Brano:
━━━━━━━━━━━━━━━━━━━━

A ricordarci di questa importante comorbidità giunge la recente pubblicazione, ad accesso libero, di un gruppo di psichiatri italiani esperti nel trattamento della popolazione adulta affetta da ADHD:
Grassi G, Moradei C, Cecchelli C. Prevalence and clinical phenotypes of adult patients with attention deficit hyperactivity disorder and comorbid behavioral addictions. J Behav Addict. 2024;-1(aop). doi:10.1556/2006.2024.00020
https://doi.org/10.1556/2006.2024.00020
Gli Autori riportano i dati riferiti ad un gruppo di 248 soggetti adulti consecutivi in cui veniva riscontrata una diagnosi di ADHD.
In questi soggetti, oltre ai livelli di impulsività, di sintomatologia ansiosa e depressiva e di compromissione funzionale, veniva rilevata mediante scale autosomministrate la presenza di alcune dipendenze comportamentali, e cioè:
- la dipendenza da Internet (mediante IAT, Internet addiction test);
- la dipendenza da azzardo (mediante SOGS, South Oaks Gambling Screen);
- la dipendenza da cibo (mediante YFAS, Yale Food Addiction Scale);
- la dipendenza da sesso (mediante SAST-R, Sex Addiction Screening Test – Revised);
- la dipendenza da shopping (mediante BSAS, Bergen Shopping Addiction Scale).
Quasi il sessanta per cento dei soggetti studiati risultava in base a questi criteri portatore di una o più dipendenze comportamentali; di questi poco più di metà presentava una sola forma, mentre i restanti associavano due o più forme di dipendenza comportamentale.
La più diffusa risultava quella da Internet, rilevata in circa uno su tre. Dello stesso ordine di grandezza, e solo di poco inferiore, quella da cibo.

━━━━━━━━━━━━━━━━━━━━

Consegna: Ricopia senza modifiche la parte del brano sull'ADHD e le dipendenze comportamentali che va da "In questi soggetti, oltre" fino a "Shopping Addiction Scale).", quest'ultima compresa.

Materiale registrato:
━━━━━━━━━━━━━━━━━━━━

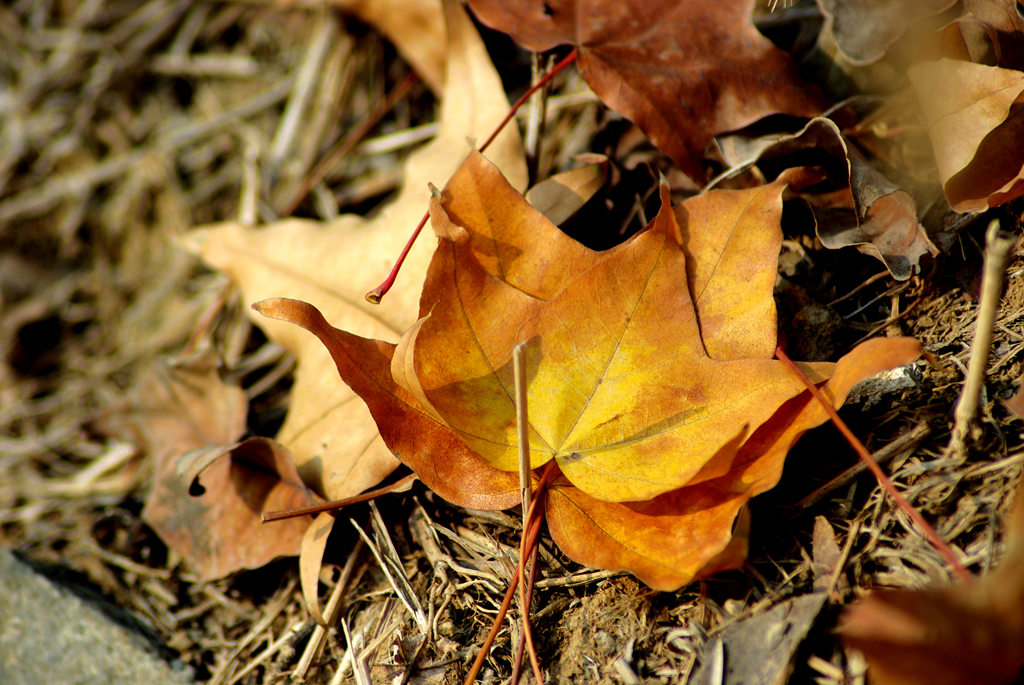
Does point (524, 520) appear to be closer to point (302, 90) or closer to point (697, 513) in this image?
point (697, 513)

━━━━━━━━━━━━━━━━━━━━

Risposta:
In questi soggetti, oltre ai livelli di impulsività, di sintomatologia ansiosa e depressiva e di compromissione funzionale, veniva rilevata mediante scale autosomministrate la presenza di alcune dipendenze comportamentali, e cioè:
- la dipendenza da Internet (mediante IAT, Internet addiction test);
- la dipendenza da azzardo (mediante SOGS, South Oaks Gambling Screen);
- la dipendenza da cibo (mediante YFAS, Yale Food Addiction Scale);
- la dipendenza da sesso (mediante SAST-R, Sex Addiction Screening Test – Revised);
- la dipendenza da shopping (mediante BSAS, Bergen Shopping Addiction Scale).